Richard Dearing, representing the city of New York, told the court in November that the city would not undertake “any prosecution or action” based on the now-repealed regulations.

The lawsuit was brought by the New York State Rifle and Pistol Association, an affiliate of the National Rifle Association. Paul Clement, the lawyer representing the association, argued that the case was still live because the new restrictions do not make clear whether his clients could be harmed for making a stop for coffee or to use the restroom while transporting their unloaded weapons to a shooting range, for instance.

The Trump administration had weighed in on the side of the challengers.
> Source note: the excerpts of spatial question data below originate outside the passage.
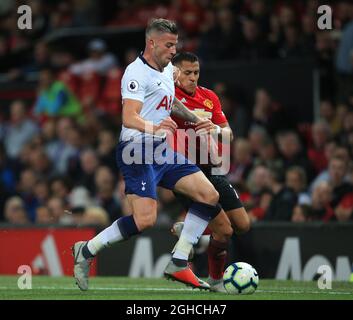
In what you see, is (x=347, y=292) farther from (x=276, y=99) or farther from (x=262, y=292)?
(x=276, y=99)

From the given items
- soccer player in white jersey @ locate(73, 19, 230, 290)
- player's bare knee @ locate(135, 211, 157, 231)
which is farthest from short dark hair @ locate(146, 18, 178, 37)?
player's bare knee @ locate(135, 211, 157, 231)

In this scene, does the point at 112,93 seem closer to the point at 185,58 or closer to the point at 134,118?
the point at 185,58

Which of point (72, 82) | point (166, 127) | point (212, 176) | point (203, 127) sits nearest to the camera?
point (166, 127)

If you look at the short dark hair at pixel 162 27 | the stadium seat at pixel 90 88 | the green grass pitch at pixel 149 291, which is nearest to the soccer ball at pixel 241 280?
the green grass pitch at pixel 149 291

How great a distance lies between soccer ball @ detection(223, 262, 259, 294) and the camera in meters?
9.31

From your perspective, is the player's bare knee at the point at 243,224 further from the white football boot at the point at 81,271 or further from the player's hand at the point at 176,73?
the white football boot at the point at 81,271

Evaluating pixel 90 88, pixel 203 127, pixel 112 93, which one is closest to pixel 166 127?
pixel 203 127

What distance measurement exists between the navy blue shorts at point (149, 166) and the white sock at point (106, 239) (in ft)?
1.19

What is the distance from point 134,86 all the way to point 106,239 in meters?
1.37

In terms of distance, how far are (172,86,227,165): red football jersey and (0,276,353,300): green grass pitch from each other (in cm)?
138

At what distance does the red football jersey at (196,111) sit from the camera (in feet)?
33.7

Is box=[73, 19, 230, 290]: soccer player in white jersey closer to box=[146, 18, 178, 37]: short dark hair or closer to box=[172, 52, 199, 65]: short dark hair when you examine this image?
box=[146, 18, 178, 37]: short dark hair

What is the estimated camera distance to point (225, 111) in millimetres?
15562
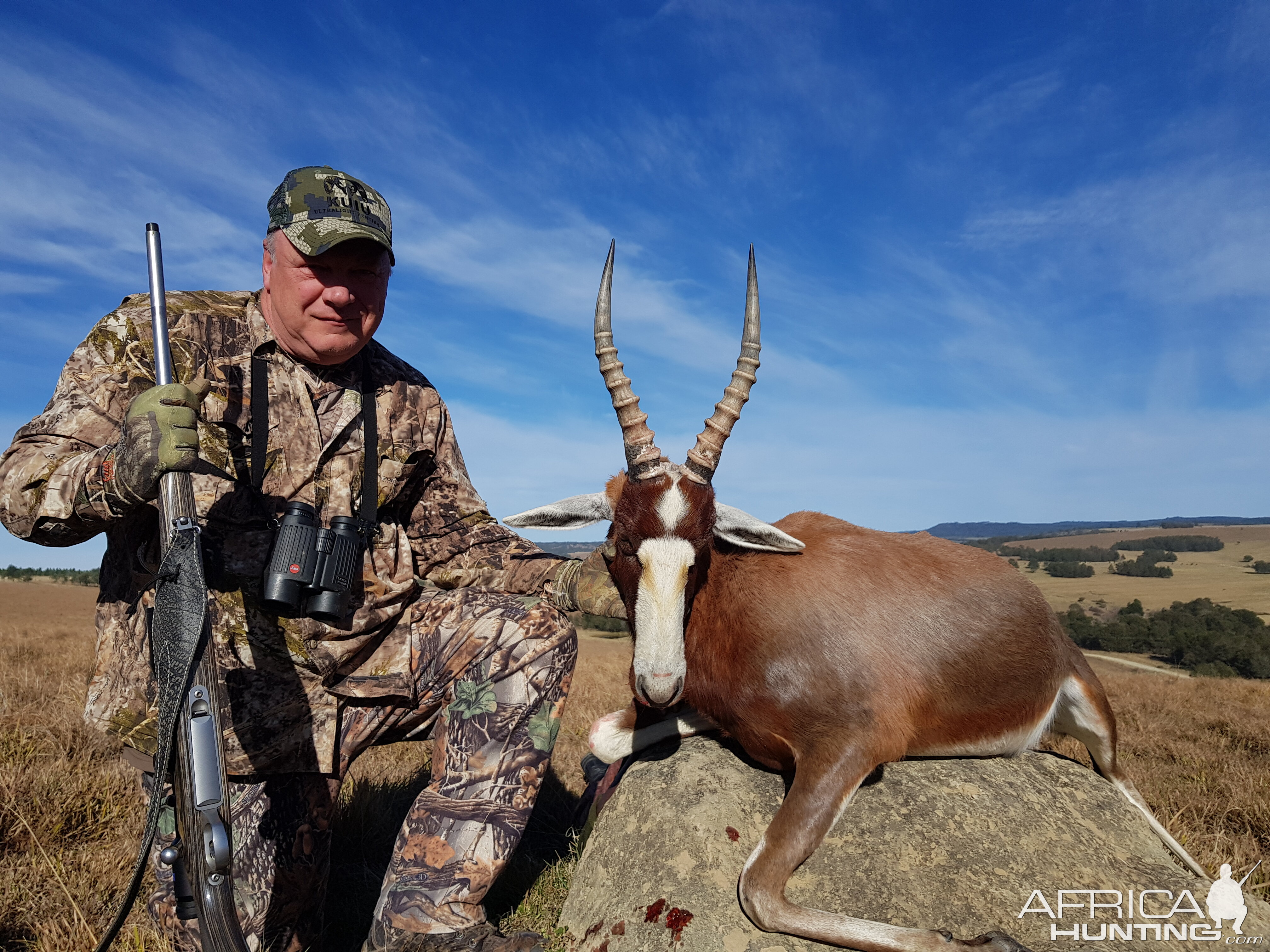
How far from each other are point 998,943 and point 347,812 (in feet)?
14.5

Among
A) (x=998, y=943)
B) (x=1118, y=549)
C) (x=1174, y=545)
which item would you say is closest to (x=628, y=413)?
(x=998, y=943)

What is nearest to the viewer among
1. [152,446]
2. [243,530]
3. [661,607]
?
[152,446]

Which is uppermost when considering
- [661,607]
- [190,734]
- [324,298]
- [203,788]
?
[324,298]

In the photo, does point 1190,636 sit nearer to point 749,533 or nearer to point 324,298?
point 749,533

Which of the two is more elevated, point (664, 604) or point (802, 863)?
point (664, 604)

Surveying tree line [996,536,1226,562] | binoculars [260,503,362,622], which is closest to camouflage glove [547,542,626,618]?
binoculars [260,503,362,622]

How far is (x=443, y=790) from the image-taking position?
396cm

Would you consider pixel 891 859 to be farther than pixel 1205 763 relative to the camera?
No

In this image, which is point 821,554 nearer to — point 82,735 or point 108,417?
point 108,417

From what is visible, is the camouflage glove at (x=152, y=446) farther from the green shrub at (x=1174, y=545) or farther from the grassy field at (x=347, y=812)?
the green shrub at (x=1174, y=545)

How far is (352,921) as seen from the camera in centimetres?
454

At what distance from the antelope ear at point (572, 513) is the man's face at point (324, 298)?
4.69ft

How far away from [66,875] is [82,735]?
8.41 feet

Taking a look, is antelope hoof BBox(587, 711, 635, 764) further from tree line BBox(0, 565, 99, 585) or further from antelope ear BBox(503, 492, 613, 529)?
tree line BBox(0, 565, 99, 585)
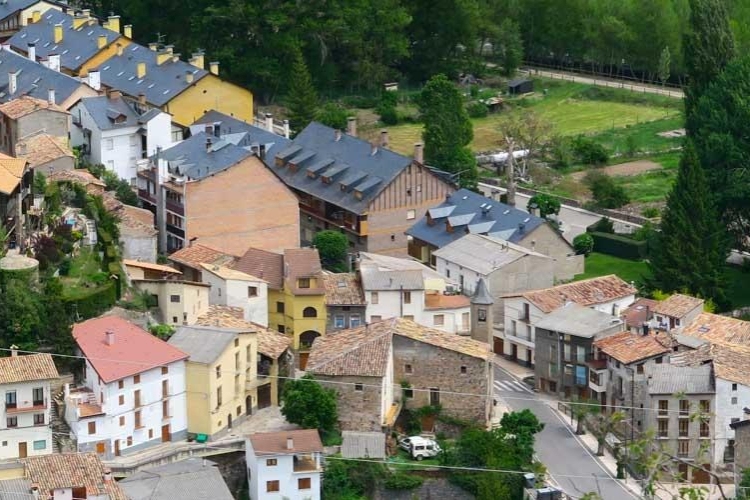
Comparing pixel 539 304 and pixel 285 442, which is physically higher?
pixel 539 304

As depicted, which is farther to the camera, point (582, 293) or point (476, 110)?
point (476, 110)

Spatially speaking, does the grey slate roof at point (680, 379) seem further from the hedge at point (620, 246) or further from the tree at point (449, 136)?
the tree at point (449, 136)

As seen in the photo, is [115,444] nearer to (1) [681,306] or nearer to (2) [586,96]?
(1) [681,306]

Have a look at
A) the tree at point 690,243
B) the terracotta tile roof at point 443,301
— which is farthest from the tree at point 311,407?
the tree at point 690,243

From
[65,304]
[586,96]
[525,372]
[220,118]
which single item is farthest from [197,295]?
[586,96]

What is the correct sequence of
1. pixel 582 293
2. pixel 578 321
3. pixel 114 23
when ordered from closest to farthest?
pixel 578 321 < pixel 582 293 < pixel 114 23

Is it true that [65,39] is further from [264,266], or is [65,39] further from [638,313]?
[638,313]

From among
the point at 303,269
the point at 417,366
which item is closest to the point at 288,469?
the point at 417,366
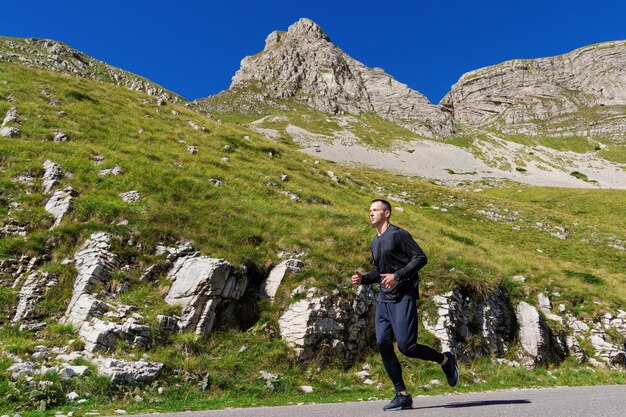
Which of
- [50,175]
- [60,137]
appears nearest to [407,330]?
[50,175]

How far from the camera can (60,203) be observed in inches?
540

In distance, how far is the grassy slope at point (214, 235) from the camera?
9461 mm

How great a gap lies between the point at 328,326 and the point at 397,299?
203 inches

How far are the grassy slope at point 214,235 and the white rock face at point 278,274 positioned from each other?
1.23 feet

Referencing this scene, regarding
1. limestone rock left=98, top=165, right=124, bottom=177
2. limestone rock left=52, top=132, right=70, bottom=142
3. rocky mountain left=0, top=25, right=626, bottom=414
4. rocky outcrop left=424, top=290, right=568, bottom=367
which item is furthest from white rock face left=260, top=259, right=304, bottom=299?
limestone rock left=52, top=132, right=70, bottom=142

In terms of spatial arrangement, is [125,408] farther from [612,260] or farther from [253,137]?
[612,260]

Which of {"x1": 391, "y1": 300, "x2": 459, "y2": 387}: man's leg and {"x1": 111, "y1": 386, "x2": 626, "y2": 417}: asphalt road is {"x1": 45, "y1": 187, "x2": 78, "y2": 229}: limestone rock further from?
{"x1": 391, "y1": 300, "x2": 459, "y2": 387}: man's leg

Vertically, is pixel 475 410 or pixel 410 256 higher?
pixel 410 256

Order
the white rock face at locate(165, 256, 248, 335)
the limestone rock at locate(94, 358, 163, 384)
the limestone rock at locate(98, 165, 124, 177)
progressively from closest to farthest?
the limestone rock at locate(94, 358, 163, 384)
the white rock face at locate(165, 256, 248, 335)
the limestone rock at locate(98, 165, 124, 177)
Deputy Solicitor General Jeffrey Wall said the case was still alive because of the possibility that the plaintiffs in the case could seek damages for having their rights violated by the old transport ban.

The case reached the Supreme Court after the U.S. Court of Appeals for the 2nd Circuit ruled for the city. It said petitioners had not shown there was inadequate access to one of the seven firing ranges in the city, that petitioners could not rent a firearm if they wanted to go to a range elsewhere, or that the upstate homeowner could not get a permit to keep a second handgun there.

The Washington Post’s Ann E. Marimow contributed to this story.